> READING TEXT:
Swamped with porn lawsuits, Verizon refuses to give data to ‘copyright troll’

© Joe Skipper
Having faced dozens of porn lawsuits, Verizon is fighting a broad subpoena by a producer of adult movies demanding the company hand over one of its subscriber’s private and technical data. The telecom company seeks to quash the “improper” subpoena.

In a motion filed on Monday, Verizon argues that it has already provided the LA-based Malibu Media with the name and a contact information of the subscriber associated with the IP address in question.

The “additional information” sought by the producer of X-Art adult movies should be sought “(if at all) from defendant,” Verizon has said.

“Verizon does not monitor or obtain information about which members of a household use an IP address, or whether a subscriber’s Internet connection is secured or shared by friends, neighbors, or others. The defendant alone would have that information,” the telecom giant said.

In its September 22 subpoena, Malibu Media, requested “correspondence between Verizon and the subscriber, information about the rental of modems or other equipment, Verizon’s policies and procedures for renting equipment or suggesting that customers secure modems, and the subscriber’s Internet usage.”

Verizon’s attorneys have said that the requested data was “not discoverable,” while the subpoena imposed “an undue burden” on the company. Malibu Media has also requested that Verizon’s DC-based employees “travel to San Angelo, Texas on short notice for a deposition and to bring documents with them.”

> MATERIAL SUPPLIED:
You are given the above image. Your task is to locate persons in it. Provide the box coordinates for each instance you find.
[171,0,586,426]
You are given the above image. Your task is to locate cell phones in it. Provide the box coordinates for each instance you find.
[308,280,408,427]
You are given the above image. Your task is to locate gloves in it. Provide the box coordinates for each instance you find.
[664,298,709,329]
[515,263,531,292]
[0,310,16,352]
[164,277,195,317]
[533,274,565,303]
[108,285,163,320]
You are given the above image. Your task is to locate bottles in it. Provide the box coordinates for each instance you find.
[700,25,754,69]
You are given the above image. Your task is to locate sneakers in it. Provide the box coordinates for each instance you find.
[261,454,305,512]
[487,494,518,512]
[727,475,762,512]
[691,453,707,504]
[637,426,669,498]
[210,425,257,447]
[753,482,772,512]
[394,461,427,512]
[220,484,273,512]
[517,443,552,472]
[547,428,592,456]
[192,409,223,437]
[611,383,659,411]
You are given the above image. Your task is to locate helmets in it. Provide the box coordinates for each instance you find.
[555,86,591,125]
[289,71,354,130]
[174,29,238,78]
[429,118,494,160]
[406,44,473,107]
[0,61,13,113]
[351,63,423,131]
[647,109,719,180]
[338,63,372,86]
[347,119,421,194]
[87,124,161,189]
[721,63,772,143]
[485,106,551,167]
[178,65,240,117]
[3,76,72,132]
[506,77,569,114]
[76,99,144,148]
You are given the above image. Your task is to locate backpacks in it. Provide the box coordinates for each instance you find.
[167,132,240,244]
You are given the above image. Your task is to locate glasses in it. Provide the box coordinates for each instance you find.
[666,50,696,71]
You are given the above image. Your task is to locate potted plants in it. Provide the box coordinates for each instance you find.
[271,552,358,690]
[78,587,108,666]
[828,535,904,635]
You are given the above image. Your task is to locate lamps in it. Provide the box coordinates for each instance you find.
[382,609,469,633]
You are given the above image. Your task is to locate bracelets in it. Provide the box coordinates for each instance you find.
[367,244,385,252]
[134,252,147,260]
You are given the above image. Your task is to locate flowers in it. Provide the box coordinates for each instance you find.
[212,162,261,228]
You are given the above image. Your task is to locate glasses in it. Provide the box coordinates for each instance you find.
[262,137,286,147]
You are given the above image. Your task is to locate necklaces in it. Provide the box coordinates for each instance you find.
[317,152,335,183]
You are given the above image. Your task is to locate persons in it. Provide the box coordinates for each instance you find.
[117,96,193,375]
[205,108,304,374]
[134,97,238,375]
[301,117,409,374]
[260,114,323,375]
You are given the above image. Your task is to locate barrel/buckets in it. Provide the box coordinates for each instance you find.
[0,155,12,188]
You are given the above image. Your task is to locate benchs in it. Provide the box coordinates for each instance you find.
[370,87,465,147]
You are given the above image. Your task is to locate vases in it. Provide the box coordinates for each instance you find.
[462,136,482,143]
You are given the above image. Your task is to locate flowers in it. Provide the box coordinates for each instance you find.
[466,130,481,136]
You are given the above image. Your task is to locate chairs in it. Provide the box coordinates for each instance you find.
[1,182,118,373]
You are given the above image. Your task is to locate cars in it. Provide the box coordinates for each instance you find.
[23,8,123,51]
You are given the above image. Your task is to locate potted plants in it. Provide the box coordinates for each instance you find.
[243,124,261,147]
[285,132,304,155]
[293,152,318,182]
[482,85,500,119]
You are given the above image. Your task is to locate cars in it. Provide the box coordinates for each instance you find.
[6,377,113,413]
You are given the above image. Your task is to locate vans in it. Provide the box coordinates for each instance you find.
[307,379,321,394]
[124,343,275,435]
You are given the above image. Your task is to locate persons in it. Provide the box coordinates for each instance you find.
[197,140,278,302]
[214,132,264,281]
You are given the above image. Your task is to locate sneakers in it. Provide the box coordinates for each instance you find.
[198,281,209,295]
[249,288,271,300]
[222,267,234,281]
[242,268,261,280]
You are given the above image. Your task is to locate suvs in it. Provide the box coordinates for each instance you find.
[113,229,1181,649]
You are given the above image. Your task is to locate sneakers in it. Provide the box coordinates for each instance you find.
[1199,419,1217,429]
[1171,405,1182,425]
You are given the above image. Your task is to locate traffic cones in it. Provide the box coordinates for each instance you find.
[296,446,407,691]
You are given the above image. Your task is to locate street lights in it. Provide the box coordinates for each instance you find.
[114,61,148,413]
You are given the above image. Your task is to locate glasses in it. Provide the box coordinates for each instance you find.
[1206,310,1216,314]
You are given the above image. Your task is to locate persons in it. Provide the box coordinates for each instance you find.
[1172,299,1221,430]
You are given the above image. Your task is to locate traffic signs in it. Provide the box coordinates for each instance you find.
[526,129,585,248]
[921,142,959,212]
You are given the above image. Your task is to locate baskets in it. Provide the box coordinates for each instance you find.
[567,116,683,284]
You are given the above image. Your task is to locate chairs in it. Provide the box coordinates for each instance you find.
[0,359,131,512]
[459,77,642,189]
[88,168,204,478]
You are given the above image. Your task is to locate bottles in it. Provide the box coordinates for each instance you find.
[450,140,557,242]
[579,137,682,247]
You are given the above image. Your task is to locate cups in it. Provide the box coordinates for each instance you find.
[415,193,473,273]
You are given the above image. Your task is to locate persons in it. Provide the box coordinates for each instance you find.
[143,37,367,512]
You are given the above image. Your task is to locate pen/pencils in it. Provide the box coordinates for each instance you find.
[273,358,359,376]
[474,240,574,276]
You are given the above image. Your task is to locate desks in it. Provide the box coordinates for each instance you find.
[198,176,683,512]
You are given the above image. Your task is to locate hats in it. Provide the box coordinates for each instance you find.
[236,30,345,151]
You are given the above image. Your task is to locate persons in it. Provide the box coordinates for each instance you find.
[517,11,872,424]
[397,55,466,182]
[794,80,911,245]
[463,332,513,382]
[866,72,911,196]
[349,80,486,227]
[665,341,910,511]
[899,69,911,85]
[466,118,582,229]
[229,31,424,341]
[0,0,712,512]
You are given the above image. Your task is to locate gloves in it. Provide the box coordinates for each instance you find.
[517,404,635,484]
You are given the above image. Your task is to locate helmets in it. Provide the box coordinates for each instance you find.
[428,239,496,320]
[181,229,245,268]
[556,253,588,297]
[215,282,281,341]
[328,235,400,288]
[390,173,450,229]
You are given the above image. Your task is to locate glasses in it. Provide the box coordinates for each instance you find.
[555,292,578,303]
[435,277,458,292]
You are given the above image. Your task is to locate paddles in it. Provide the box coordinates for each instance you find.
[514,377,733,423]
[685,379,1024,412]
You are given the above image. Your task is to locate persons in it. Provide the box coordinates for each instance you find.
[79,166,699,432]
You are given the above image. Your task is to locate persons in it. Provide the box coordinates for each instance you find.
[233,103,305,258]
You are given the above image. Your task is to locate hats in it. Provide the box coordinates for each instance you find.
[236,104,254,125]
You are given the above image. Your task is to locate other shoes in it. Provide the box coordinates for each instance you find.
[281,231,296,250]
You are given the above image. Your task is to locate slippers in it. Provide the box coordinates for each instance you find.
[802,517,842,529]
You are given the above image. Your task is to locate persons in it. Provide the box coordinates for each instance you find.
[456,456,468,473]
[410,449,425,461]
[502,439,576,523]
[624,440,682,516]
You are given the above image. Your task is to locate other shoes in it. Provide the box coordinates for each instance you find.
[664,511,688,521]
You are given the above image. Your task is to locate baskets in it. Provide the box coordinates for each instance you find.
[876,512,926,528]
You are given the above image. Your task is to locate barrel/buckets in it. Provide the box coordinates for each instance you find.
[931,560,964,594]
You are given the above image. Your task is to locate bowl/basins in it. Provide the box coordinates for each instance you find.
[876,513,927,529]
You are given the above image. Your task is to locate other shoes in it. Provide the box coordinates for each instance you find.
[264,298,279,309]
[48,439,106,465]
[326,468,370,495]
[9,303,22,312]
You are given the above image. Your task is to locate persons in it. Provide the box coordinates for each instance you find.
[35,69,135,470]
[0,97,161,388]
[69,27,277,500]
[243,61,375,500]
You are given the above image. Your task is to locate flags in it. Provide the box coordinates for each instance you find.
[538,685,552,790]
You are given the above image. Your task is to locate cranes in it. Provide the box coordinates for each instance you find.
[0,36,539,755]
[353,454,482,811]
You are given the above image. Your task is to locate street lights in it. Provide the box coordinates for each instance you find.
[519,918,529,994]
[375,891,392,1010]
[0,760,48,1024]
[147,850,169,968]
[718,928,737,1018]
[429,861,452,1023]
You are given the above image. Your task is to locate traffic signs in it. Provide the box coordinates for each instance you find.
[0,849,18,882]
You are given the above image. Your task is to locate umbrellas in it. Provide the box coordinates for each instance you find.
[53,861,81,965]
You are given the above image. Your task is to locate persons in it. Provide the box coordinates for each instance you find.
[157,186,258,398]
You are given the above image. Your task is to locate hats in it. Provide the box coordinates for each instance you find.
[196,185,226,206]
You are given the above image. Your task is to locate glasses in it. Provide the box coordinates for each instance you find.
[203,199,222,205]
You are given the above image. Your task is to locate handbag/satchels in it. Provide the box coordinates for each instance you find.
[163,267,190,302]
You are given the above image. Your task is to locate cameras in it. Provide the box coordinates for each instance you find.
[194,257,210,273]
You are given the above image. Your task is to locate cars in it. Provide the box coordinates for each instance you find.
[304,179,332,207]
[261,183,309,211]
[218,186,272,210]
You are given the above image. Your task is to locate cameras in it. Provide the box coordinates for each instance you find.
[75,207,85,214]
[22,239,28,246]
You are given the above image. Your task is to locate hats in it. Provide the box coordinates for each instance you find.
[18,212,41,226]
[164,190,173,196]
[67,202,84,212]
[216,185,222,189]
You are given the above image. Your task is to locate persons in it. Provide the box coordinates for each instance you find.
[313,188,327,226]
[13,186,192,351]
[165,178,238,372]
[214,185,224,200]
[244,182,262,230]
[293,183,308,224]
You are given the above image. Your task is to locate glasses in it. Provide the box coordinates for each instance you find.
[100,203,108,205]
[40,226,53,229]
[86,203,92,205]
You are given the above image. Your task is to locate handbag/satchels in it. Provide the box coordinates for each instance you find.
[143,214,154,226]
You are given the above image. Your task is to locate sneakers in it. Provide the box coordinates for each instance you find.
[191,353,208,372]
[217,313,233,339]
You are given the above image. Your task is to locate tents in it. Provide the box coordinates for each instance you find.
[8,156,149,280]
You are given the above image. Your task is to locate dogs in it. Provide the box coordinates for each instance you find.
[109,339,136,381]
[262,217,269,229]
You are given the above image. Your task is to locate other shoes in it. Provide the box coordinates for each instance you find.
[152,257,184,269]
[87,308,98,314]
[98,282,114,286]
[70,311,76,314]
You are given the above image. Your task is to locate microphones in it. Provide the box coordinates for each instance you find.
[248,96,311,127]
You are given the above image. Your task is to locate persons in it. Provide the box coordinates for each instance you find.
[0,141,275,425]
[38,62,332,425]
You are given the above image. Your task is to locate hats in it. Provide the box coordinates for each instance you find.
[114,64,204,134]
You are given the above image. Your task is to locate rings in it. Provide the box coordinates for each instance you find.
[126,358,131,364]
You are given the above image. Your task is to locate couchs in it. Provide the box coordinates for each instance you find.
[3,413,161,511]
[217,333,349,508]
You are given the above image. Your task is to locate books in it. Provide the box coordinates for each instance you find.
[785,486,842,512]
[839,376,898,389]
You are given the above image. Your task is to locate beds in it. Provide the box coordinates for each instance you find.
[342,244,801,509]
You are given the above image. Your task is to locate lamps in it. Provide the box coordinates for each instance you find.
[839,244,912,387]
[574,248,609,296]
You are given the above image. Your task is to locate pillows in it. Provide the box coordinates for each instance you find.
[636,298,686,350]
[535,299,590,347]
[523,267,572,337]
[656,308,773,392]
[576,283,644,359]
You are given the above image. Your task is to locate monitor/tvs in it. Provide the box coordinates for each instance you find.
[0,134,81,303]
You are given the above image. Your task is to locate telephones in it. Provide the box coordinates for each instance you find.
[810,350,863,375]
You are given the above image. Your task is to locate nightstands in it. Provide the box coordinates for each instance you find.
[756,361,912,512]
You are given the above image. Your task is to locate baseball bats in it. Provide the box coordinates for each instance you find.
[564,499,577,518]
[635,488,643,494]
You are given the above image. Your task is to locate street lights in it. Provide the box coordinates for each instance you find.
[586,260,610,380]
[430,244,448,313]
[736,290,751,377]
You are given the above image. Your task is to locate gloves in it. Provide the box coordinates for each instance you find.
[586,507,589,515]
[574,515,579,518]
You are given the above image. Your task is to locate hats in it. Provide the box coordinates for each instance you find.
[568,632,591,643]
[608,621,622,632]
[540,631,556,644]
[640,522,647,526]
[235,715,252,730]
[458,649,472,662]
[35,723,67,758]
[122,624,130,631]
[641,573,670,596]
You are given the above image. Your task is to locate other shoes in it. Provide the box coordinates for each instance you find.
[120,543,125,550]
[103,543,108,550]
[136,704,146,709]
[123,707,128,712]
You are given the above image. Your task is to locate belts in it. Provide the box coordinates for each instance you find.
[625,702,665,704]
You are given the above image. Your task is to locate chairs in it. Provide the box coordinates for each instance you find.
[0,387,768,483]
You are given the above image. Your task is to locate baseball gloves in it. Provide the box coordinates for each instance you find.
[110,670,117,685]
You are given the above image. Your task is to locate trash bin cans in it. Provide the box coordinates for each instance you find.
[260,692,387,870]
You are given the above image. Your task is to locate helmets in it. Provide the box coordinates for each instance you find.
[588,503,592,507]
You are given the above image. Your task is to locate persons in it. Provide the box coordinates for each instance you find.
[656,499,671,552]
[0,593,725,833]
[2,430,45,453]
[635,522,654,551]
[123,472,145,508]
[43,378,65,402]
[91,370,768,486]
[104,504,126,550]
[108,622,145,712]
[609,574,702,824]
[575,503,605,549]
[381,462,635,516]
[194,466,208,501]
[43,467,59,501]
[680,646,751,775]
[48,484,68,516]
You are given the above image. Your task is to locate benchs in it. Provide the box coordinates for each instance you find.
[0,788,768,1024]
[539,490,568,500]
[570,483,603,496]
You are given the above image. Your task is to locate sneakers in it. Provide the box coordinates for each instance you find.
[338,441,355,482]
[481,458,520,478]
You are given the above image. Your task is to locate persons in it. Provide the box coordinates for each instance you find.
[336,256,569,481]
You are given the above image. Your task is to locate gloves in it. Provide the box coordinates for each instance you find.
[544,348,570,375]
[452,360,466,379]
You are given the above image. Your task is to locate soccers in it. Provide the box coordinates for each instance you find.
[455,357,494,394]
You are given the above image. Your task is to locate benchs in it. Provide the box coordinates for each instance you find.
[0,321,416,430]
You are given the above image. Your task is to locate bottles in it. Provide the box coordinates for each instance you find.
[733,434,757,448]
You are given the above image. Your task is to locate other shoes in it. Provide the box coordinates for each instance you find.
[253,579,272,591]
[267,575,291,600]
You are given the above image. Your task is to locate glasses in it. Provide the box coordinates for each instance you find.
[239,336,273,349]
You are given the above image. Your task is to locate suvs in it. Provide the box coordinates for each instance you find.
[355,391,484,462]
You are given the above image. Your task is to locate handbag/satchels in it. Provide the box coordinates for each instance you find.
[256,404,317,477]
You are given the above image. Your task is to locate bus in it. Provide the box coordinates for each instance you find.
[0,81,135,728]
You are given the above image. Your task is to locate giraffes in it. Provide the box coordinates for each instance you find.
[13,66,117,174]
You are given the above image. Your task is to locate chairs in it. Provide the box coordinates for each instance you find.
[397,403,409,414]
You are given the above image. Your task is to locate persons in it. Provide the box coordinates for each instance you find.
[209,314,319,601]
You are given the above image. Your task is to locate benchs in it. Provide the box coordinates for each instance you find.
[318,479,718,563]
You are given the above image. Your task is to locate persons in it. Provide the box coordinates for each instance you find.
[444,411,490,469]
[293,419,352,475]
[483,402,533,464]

> WHAT TO DO:
[1] Output the stretch of the Verizon subpoena article from "Swamped with porn" through "address in question.".
[2] Write the next part of the article on Verizon's fight against the Malibu Media subpoena, continuing on from its last sentence.

> ANSWERS BY TASK:
[1]
Swamped with porn lawsuits, Verizon refuses to give data to ‘copyright troll’

© Joe Skipper
Having faced dozens of porn lawsuits, Verizon is fighting a broad subpoena by a producer of adult movies demanding the company hand over one of its subscriber’s private and technical data. The telecom company seeks to quash the “improper” subpoena.

In a motion filed on Monday, Verizon argues that it has already provided the LA-based Malibu Media with the name and a contact information of the subscriber associated with the IP address in question.

[2]
Verizon argues that Malibu’s request involves “invasive information” which the Cable Communications Policy Act prohibits a cable operator from disclosing without a subscriber’s written or electronic consent.

“The subpoena is improper and should be quashed,” Verizon lawyers concluded.

On Wednesday, Malibu Media “respectfully” requested the court deny Verizon’s motion to quash, arguing that the information it sought does not fall under the Cable Act.

“Verizon’s attempt to quash the subpoena on the basis of Plaintiff’s litigation in other cases, or through ad hominem attacks, lacks merit and should not be considered,” Malibu Media said.

Verizon, one of the internet service providers (ISPs) often targeted by Malibu Media, has already responded to numerous subpoenas from the porn video maker. Having filed more than 4,000 lawsuits over internet piracy since 2009, Malibu Media is known as one of the US’ most active “copyright trolls.” In general, the lawsuits target the particular IP addresses of users who download Malibu’s movies via file sharing services.

READ MORE: IP address does not constitute a person, judge rules in copyright suit

Currently, Verizon, as well as other ISPs, doesn’t oppose subpoenas requesting personal details of subscribers based on an IP-address.

In 2013, a Florida judge ruled that Malibu Media cannot sue a person over copyright violation even if a computer was used to illegally download content. At the time, Florida District Court Judge Ursula Ungaro ruled that an IP address alone is not enough to determine who had access to a certain residence’s computer or who was actually using the content in violation of Malibu Media’s copyright.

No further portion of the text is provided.